Lk 5:33-39. The disciples do not fast while Jesus is with them, only later when he is taken away. Two short parables about the new situation her brings.
First Reading: Colossians 1:15-20
He is the image of the invisible God, the firstborn of all creation; for in him all things in heaven and on earth were created, things visible and invisible, whether thrones or dominions or rulers or powers – all things have been created through him and for him. He himself is before all things, and in him all things hold together.
He is the head of the body, the church; he is the beginning, the firstborn from the dead, so that he might come to have first place in everything. For in him all the fullness of God was pleased to dwell, and through him God was pleased to reconcile to himself all things, whether on earth or in heaven, by making peace through the blood of his cross.
Gospel: Luke 5:33-39
Then they said to him, John’s disciples, like the disciples of the Pharisees, frequently fast and pray, but your disciples eat and drink. Jesus said to them, “You cannot make wedding guests fast while the bridegroom is with them, can you? The days will come when the bridegroom will be taken away from them, and then they will fast in those days.”
He also told them a parable: “No one tears a piece from a new garment and sews it on an old garment; otherwise the new will be torn, and the piece from the new will not match the old. And no one puts new wine into old wineskins; otherwise the new wine will burst the skins and will be spilled, and the skins will be destroyed. But new wine must be put into fresh wineskins. And no one after drinking old wine desires new wine, but says, ‘The old is good.’”
Surprised by Grace
We are asked to consider our lives as lived between two extremes of creation, the first at the beginning of time, the second when Jesus returns at the end of time. Situated in between, our lives are profoundly influenced by the memory of beginnings and by a marvellous hope beckoning us into the future. This text from Colossians, which may have been a hymn chanted in the early Church, attributes first creation to Christ, the firstborn of all creatures, in whom everything continues in being, and who is the head of the body, the church.
Yet, we live in the “now,” when things can take quite another form and we are caught amidst envy, misunderstanding and rash judgment towards one another.
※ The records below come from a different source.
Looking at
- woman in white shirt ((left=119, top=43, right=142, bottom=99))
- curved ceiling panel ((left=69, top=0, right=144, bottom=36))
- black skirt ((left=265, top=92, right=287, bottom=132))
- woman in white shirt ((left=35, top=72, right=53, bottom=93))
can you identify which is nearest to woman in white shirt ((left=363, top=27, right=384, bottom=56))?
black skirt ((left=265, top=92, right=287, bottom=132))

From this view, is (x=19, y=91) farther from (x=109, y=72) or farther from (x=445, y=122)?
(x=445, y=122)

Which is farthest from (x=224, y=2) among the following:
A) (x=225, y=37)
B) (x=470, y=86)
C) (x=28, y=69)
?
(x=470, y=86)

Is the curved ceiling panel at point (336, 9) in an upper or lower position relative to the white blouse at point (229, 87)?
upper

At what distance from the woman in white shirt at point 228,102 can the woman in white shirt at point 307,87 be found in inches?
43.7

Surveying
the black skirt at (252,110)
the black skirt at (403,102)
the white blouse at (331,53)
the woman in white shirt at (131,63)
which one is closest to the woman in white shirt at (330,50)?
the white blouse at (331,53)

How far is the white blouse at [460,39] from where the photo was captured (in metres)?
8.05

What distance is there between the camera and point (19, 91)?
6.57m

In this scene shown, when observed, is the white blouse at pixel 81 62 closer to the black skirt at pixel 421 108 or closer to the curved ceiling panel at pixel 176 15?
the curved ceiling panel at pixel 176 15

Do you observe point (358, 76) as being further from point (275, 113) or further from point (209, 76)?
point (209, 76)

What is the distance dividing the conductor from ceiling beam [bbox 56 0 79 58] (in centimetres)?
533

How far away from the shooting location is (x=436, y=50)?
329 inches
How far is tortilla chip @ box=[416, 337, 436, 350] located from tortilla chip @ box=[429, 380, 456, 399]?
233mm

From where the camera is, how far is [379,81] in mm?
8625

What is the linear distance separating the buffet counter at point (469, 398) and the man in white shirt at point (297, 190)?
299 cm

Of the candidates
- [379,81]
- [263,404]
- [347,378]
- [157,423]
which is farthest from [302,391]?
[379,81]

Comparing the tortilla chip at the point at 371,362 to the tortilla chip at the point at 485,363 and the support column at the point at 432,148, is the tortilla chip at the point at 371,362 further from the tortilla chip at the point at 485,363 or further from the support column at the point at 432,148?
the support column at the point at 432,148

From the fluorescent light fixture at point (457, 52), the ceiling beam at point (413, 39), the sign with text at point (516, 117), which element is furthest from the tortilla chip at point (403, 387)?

While some rejoice in God’s wonderful graces, others complain that they ought to be fasting and praying more fervently. Jesus himself was not good enough for his contemporaries, and even alive within our friends and our church today he is still criticized. We sense this situation in his words, We piped you a tune but you did not dance, we sang you a dirge but you did not wail (Luke 7:32). Some people can never approve what others do, no matter what the motive.
Some want to put the mysterious working of grace under human control, rigidly maintained. They want to patch a new garment with old material, pour new wine into old wineskins. But the old skins will burst under the pressure of the fermenting new wine. The old piece of cloth will never match the texture and color of the new.